Task instructions:
(1) Answer these from the passage on exit exhibitions:
(a) What does Ted Sizer say big schools should reduce?
(b) What does CPE's Senior Institute start with?
(c) What possibility is the Coalition exploring?
(2) Set down the part of the passage on exit exhibitions that begins with the words "For students, making" and ends after "shapes its answer.", copying it word for word.

Source extract:
'''
Does this mean that exit exhibitions are only possible in smaller, alternative high schools with structures that invite such individual assessments? “You can’t really do them unless you know the kids,” Ted Sizer responds. But big schools should address that, he says, by reducing their crushing teaching loads, personalizing andrestructuring the curriculum so there is time for this kind of attention. And once exhibitions become a way of teaching, he says, teachers and students both are energized by the results.” To say ‘Our kind of kids or teachers wouldn’t do it’ is just a self-fulfilling prophecy,” he asserts.
For students, making exit exhibitions the end of their school careers also creates deep and encompassing changes. CPE’s Senior Institute, for example, starts with making a post-graduation plan, which gives direction to all the student’s efforts toward the diploma. This becomes a key part of the portfolio reviewed by the graduation committee, but it serves a more important role as well: it answers the question, “Why am I in high school?” Throughout the final years of high school, students must come to terms with the ways everything they do reflects back on that question and shapes its answer.
The “atmosphere of unanxiously high expectation and trust” which is a common principle of Essential schools is a key element in putting the exit exhibition into place. Students get a clear message that high school is over only when they can demonstrate competence in areas that mean something to them and to the community. Whether that revolutionizing principle can be as effective in schools that start their performances at the classroom level instead of by defining graduation requirements is an open question. Ted Sizer believes not; the Coalition is exploring the possibility of starting several new schools in which the entire curriculum would flow from the culminating exhibition. In the meantime, teachers and students in Essential schools continue to grapple at every level with how to assess true thoughtfulness, real mastery, and a broad range of student capacities.
'''
Data below:
'''
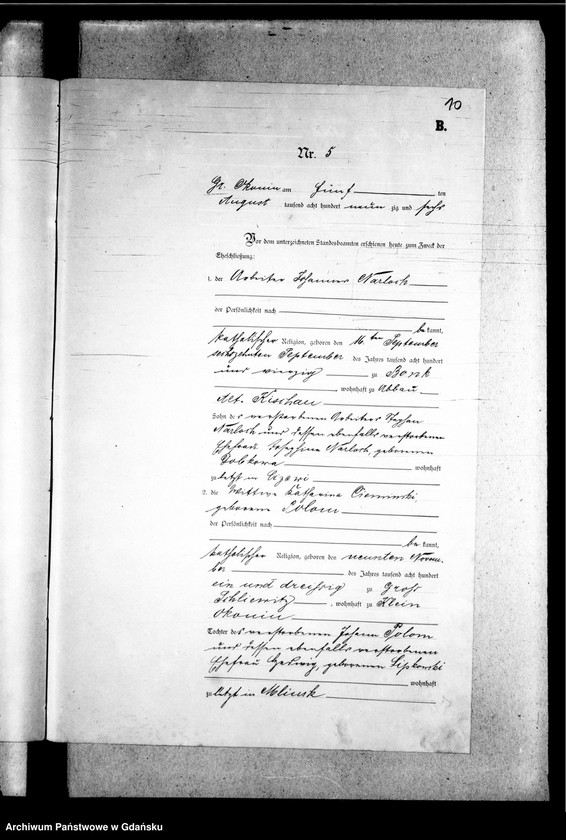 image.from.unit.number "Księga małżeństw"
'''
Answers by item:
(1)
(a) Their crushing teaching loads.
(b) Making a post-graduation plan.
(c) Starting several new schools in which the entire curriculum would flow from the culminating exhibition.

(2)
For students, making exit exhibitions the end of their school careers also creates deep and encompassing changes. CPE’s Senior Institute, for example, starts with making a post-graduation plan, which gives direction to all the student’s efforts toward the diploma. This becomes a key part of the portfolio reviewed by the graduation committee, but it serves a more important role as well: it answers the question, “Why am I in high school?” Throughout the final years of high school, students must come to terms with the ways everything they do reflects back on that question and shapes its answer.